→ Exercise inputs

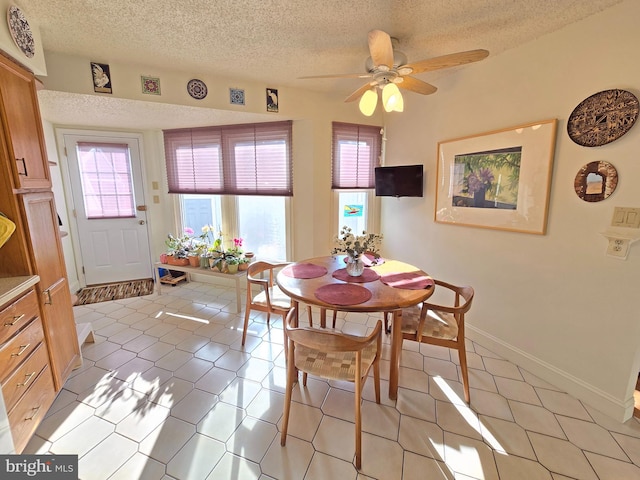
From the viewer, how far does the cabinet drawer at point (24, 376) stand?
1.35m

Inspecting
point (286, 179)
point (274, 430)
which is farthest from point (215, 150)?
point (274, 430)

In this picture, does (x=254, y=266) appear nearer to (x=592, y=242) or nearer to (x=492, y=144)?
(x=492, y=144)

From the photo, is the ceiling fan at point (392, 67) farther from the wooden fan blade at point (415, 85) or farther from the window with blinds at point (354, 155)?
the window with blinds at point (354, 155)

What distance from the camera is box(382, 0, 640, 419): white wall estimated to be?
1618 millimetres

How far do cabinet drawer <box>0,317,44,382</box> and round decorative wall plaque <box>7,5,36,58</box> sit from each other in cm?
164

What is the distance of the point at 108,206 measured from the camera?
377 cm

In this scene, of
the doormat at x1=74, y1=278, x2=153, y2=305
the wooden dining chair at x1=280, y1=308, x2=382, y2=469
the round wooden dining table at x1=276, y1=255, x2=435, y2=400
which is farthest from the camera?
the doormat at x1=74, y1=278, x2=153, y2=305

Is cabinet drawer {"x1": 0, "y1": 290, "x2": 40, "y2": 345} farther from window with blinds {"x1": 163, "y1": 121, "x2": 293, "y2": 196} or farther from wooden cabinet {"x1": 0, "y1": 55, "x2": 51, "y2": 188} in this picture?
window with blinds {"x1": 163, "y1": 121, "x2": 293, "y2": 196}

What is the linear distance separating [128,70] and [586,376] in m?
4.23

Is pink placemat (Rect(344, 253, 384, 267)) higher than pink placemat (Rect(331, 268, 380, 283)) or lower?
higher

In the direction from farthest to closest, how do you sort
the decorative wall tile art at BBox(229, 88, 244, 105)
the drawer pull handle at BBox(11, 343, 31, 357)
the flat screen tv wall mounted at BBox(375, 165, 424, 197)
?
the flat screen tv wall mounted at BBox(375, 165, 424, 197)
the decorative wall tile art at BBox(229, 88, 244, 105)
the drawer pull handle at BBox(11, 343, 31, 357)

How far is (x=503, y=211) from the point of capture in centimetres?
222

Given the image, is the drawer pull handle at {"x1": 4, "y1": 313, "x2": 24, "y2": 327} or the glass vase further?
the glass vase

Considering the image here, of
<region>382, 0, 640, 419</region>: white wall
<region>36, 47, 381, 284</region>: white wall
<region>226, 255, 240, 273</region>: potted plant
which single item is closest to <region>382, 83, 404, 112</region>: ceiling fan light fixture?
<region>382, 0, 640, 419</region>: white wall
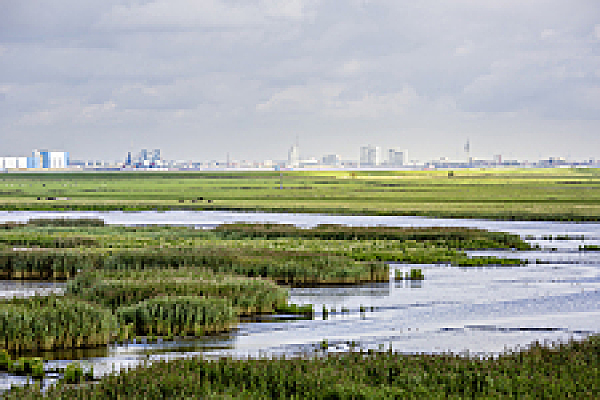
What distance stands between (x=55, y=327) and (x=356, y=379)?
348 inches

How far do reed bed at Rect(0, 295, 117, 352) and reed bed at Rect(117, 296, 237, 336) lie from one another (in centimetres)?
115

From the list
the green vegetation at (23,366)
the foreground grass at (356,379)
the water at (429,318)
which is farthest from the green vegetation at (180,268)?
the foreground grass at (356,379)

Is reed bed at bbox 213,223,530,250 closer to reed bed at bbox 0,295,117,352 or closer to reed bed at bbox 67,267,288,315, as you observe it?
reed bed at bbox 67,267,288,315

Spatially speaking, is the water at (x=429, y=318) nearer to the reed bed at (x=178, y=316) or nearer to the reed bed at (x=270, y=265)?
the reed bed at (x=178, y=316)

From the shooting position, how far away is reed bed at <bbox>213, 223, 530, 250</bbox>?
53.9 m

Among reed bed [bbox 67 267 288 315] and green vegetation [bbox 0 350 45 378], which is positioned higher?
reed bed [bbox 67 267 288 315]

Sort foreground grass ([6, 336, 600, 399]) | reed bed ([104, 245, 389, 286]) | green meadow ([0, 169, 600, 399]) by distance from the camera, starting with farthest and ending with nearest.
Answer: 1. reed bed ([104, 245, 389, 286])
2. green meadow ([0, 169, 600, 399])
3. foreground grass ([6, 336, 600, 399])

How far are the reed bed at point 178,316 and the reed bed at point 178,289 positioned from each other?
1.68 m

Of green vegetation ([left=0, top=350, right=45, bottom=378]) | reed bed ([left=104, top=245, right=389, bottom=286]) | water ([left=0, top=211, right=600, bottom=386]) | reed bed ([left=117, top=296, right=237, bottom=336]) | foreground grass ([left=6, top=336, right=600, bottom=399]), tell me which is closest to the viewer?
foreground grass ([left=6, top=336, right=600, bottom=399])

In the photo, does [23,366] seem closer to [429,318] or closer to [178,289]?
[178,289]

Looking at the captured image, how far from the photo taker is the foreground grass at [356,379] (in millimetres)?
16281

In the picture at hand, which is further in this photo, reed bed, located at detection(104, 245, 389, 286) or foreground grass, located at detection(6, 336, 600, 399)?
reed bed, located at detection(104, 245, 389, 286)

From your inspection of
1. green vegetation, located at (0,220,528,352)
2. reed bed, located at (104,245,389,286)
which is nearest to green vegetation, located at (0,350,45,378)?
green vegetation, located at (0,220,528,352)

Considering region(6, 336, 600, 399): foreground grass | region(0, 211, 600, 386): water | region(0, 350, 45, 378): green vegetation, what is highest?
region(6, 336, 600, 399): foreground grass
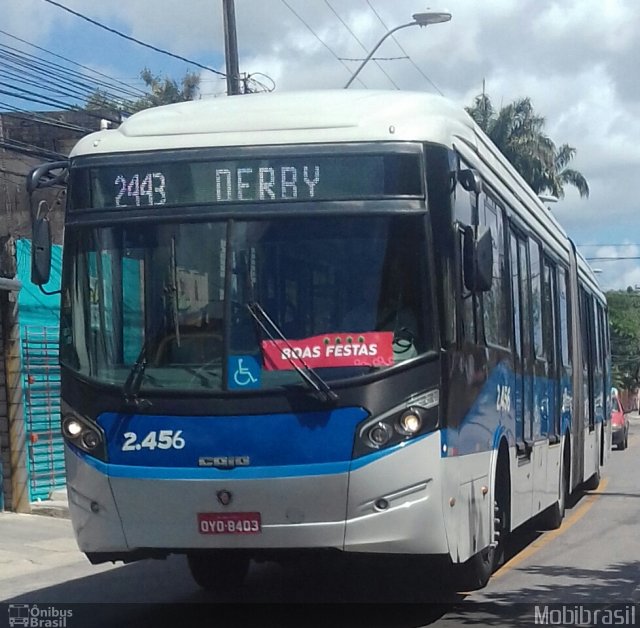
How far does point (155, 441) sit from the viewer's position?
7.70 metres

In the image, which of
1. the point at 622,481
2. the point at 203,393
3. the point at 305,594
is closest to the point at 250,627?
the point at 305,594

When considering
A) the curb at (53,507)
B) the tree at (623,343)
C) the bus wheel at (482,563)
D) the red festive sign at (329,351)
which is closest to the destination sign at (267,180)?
the red festive sign at (329,351)

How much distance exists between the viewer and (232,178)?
7.95 meters

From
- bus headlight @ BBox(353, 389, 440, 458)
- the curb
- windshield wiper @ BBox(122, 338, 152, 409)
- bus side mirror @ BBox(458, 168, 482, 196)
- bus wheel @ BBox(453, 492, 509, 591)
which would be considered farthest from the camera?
the curb

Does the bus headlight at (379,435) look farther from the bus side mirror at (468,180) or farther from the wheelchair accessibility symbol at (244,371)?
the bus side mirror at (468,180)

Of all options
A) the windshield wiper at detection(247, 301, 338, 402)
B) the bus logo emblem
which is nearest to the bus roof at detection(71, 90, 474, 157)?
the windshield wiper at detection(247, 301, 338, 402)

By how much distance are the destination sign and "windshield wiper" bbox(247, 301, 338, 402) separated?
74cm

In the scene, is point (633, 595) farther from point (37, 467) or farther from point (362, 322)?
point (37, 467)

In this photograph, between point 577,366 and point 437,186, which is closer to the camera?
point 437,186

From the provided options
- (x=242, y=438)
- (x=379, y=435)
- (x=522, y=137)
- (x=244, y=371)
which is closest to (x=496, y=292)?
(x=379, y=435)

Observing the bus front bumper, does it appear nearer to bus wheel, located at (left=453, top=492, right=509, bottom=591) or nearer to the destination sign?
bus wheel, located at (left=453, top=492, right=509, bottom=591)

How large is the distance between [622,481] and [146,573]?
1275 cm

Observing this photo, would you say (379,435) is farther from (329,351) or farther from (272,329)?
(272,329)

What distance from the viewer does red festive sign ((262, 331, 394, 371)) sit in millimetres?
7543
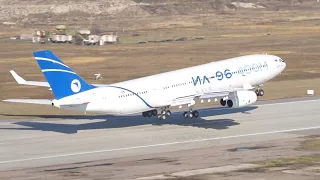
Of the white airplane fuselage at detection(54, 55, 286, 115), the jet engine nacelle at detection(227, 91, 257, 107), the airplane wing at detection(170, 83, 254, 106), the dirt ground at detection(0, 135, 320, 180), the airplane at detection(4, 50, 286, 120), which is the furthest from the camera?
the airplane wing at detection(170, 83, 254, 106)

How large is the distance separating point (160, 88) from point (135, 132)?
499 centimetres

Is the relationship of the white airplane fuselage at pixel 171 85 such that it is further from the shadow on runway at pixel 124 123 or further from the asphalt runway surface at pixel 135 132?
the shadow on runway at pixel 124 123

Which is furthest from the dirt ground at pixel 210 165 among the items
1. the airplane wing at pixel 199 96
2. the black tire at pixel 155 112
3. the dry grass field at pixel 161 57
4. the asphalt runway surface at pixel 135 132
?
the dry grass field at pixel 161 57

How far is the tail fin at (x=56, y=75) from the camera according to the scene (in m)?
70.3

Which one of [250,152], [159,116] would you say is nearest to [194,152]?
[250,152]

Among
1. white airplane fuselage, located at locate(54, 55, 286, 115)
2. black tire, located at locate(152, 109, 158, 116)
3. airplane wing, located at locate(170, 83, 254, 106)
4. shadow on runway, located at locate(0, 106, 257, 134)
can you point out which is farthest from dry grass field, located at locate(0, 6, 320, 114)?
airplane wing, located at locate(170, 83, 254, 106)

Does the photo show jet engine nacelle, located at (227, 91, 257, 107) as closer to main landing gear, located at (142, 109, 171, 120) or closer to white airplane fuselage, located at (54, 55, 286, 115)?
white airplane fuselage, located at (54, 55, 286, 115)

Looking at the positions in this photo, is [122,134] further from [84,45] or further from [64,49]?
[84,45]

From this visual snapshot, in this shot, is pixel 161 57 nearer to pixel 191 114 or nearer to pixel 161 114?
pixel 191 114

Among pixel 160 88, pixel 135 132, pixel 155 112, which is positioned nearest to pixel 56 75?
pixel 135 132

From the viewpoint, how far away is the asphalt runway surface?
66.2 meters

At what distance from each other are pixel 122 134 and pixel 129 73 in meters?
49.4

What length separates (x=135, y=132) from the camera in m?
76.4

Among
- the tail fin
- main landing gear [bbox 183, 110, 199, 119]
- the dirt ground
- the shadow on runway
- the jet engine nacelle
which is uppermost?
the tail fin
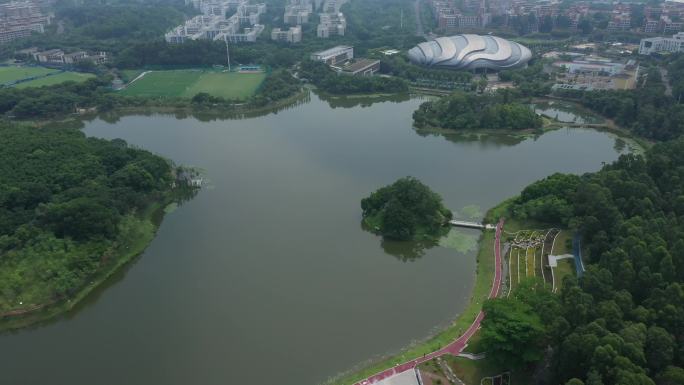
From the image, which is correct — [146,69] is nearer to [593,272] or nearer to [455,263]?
[455,263]

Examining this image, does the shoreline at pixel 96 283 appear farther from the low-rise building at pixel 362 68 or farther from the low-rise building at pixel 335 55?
the low-rise building at pixel 335 55

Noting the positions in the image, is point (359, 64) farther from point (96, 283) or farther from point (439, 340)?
point (439, 340)

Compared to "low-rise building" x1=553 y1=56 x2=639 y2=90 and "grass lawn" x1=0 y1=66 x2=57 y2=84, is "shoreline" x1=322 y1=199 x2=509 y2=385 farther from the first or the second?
"grass lawn" x1=0 y1=66 x2=57 y2=84

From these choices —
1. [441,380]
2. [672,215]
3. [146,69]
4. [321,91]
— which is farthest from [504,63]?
[441,380]

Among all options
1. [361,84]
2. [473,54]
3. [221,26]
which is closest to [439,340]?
[361,84]

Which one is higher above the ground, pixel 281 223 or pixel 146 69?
pixel 146 69

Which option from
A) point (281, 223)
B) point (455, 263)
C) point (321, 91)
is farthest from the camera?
point (321, 91)
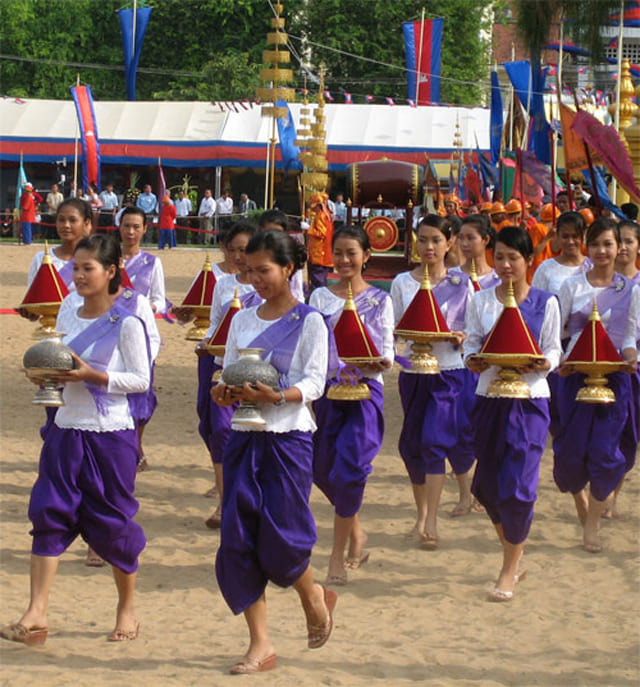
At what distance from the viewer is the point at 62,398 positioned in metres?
5.13

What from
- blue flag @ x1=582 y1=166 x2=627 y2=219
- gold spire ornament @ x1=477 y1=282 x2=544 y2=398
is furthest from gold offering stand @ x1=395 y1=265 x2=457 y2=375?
blue flag @ x1=582 y1=166 x2=627 y2=219

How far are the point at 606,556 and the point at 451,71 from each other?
38447mm

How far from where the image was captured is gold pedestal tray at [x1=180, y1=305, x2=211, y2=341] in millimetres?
7863

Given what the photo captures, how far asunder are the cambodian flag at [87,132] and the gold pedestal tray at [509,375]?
85.4 feet

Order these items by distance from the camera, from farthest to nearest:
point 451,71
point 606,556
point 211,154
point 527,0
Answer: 1. point 451,71
2. point 211,154
3. point 527,0
4. point 606,556

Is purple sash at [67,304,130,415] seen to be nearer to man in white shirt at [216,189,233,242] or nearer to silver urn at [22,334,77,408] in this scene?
silver urn at [22,334,77,408]

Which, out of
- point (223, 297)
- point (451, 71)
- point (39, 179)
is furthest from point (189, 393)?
point (451, 71)

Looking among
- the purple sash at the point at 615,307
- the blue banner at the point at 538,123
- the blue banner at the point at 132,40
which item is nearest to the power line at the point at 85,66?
the blue banner at the point at 132,40

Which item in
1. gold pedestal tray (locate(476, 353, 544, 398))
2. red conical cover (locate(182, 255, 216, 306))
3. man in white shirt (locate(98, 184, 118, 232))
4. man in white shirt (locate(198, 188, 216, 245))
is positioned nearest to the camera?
gold pedestal tray (locate(476, 353, 544, 398))

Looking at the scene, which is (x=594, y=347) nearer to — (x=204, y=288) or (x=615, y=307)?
(x=615, y=307)

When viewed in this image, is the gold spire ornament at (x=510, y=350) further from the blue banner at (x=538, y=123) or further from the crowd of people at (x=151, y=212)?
the crowd of people at (x=151, y=212)

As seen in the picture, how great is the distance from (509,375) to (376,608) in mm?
1253

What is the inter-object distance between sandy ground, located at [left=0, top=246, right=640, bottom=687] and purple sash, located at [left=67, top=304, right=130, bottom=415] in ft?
3.40

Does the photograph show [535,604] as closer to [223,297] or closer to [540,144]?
[223,297]
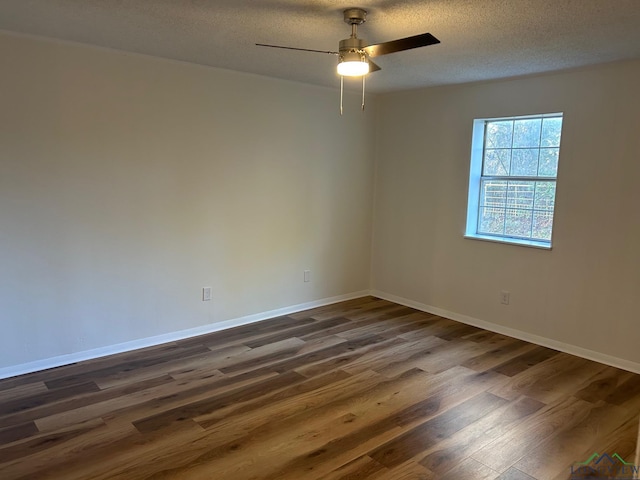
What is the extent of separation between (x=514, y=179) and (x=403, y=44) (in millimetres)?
2316

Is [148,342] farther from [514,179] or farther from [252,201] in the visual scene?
[514,179]

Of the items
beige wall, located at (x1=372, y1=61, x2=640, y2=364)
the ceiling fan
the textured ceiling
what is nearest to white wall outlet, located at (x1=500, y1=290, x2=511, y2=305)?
beige wall, located at (x1=372, y1=61, x2=640, y2=364)

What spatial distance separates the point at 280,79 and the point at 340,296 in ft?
8.04

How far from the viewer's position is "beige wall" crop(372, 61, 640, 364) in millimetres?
3559

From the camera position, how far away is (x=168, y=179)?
383cm

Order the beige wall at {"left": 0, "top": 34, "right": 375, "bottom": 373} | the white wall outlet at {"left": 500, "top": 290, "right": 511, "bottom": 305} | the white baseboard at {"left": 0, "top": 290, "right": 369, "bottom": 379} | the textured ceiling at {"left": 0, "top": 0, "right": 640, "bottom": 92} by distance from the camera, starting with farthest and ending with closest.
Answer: the white wall outlet at {"left": 500, "top": 290, "right": 511, "bottom": 305} → the white baseboard at {"left": 0, "top": 290, "right": 369, "bottom": 379} → the beige wall at {"left": 0, "top": 34, "right": 375, "bottom": 373} → the textured ceiling at {"left": 0, "top": 0, "right": 640, "bottom": 92}

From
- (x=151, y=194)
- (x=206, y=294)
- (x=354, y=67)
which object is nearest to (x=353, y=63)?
(x=354, y=67)

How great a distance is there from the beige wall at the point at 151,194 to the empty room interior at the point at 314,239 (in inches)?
0.7

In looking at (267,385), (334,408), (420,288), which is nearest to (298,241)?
(420,288)

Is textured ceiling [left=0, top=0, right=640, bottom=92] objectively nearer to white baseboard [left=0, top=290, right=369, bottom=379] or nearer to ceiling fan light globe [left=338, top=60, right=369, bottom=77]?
ceiling fan light globe [left=338, top=60, right=369, bottom=77]

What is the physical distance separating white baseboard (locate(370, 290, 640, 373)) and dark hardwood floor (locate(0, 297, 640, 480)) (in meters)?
0.10

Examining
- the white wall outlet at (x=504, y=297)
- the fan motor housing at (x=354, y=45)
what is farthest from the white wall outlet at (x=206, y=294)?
the white wall outlet at (x=504, y=297)

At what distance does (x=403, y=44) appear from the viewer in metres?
2.44

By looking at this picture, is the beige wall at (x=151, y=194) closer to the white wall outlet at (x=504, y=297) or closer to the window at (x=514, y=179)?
the window at (x=514, y=179)
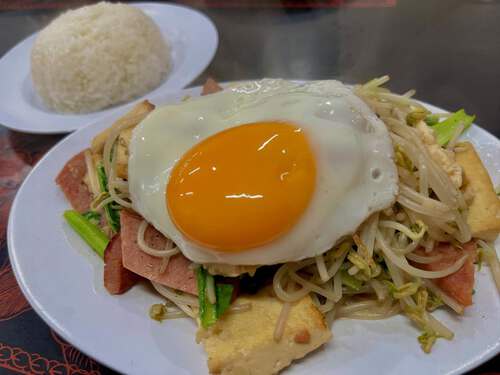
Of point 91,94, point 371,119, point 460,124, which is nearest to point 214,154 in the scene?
point 371,119

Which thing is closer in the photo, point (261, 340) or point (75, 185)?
point (261, 340)

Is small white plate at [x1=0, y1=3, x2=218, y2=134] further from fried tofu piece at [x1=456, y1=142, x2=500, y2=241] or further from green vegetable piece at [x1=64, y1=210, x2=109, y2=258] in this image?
fried tofu piece at [x1=456, y1=142, x2=500, y2=241]

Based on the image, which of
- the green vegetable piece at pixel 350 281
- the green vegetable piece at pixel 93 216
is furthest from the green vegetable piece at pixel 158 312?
the green vegetable piece at pixel 350 281

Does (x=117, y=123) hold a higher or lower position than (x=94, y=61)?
higher

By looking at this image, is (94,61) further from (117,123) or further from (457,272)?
(457,272)

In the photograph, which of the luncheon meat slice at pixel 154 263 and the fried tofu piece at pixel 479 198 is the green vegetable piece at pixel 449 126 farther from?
the luncheon meat slice at pixel 154 263

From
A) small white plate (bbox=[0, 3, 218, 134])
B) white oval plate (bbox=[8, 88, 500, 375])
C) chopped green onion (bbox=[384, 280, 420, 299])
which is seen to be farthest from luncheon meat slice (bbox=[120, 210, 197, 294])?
small white plate (bbox=[0, 3, 218, 134])

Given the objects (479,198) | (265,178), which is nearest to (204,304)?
(265,178)

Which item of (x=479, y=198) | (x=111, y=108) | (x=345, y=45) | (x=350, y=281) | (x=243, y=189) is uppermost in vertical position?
(x=243, y=189)
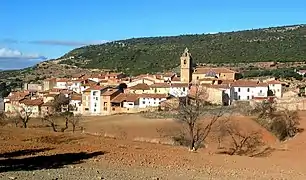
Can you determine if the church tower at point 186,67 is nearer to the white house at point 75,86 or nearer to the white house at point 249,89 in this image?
the white house at point 249,89

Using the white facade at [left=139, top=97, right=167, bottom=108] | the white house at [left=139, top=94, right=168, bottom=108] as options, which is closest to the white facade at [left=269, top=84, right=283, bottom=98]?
the white house at [left=139, top=94, right=168, bottom=108]

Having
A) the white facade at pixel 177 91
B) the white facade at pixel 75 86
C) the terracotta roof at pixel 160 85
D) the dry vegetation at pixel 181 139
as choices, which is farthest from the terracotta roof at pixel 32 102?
the white facade at pixel 177 91

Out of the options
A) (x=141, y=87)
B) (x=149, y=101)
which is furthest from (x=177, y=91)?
(x=141, y=87)

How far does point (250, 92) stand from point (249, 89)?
55cm

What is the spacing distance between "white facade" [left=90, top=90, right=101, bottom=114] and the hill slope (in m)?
49.3

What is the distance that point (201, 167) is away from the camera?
22.7 metres

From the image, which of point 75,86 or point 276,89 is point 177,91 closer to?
point 276,89

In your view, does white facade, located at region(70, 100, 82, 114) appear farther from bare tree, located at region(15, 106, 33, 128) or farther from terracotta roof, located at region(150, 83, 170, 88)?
terracotta roof, located at region(150, 83, 170, 88)

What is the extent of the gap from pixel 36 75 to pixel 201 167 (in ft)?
451

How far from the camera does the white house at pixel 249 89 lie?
82.3 metres

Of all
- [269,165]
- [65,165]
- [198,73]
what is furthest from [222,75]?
[65,165]

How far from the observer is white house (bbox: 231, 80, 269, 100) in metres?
82.3

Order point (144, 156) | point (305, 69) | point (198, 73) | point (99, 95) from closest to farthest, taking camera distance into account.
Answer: point (144, 156), point (99, 95), point (198, 73), point (305, 69)

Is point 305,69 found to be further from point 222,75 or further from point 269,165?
point 269,165
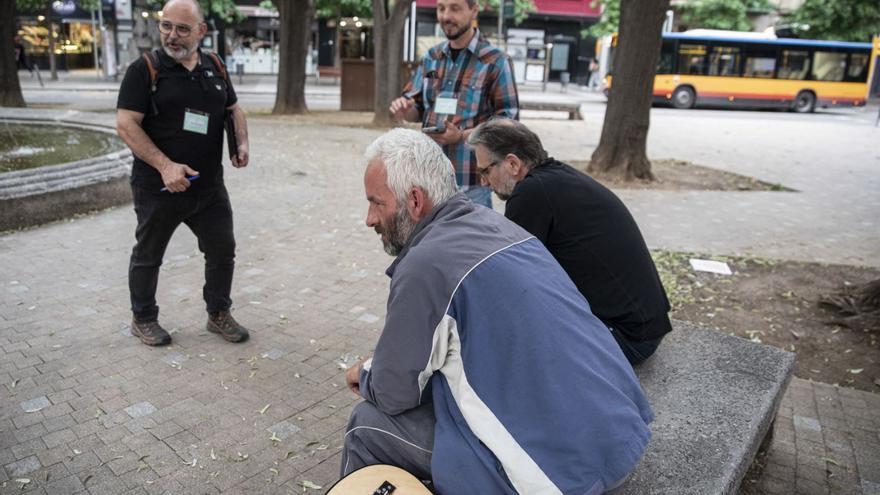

→ Objective
Quote the entries above verbatim, beginning at the line that contains "In your view, does" and ending at the close of the entries. Leave the pictures out of your answer.

→ Completed task
In your view, does white facade, located at region(70, 100, 82, 114) appear farther from bare tree, located at region(15, 106, 33, 128) or farther from terracotta roof, located at region(150, 83, 170, 88)?
terracotta roof, located at region(150, 83, 170, 88)

What is the extent of the gap from pixel 36 75 to pixel 201 167 (in ft)?
451

How far from the camera does the white house at pixel 249 89 lie?
82.3 metres

Of all
- [269,165]
- [65,165]
- [198,73]
what is furthest from [222,75]?
[65,165]

How far from the observer is white house (bbox: 231, 80, 269, 100) in metres?
82.3

Order point (144, 156) | point (305, 69) | point (198, 73) | point (99, 95) from closest to farthest, taking camera distance into account.
Answer: point (144, 156), point (99, 95), point (198, 73), point (305, 69)

Is point 305,69 found to be further from point 222,75 or further from point 269,165?
point 269,165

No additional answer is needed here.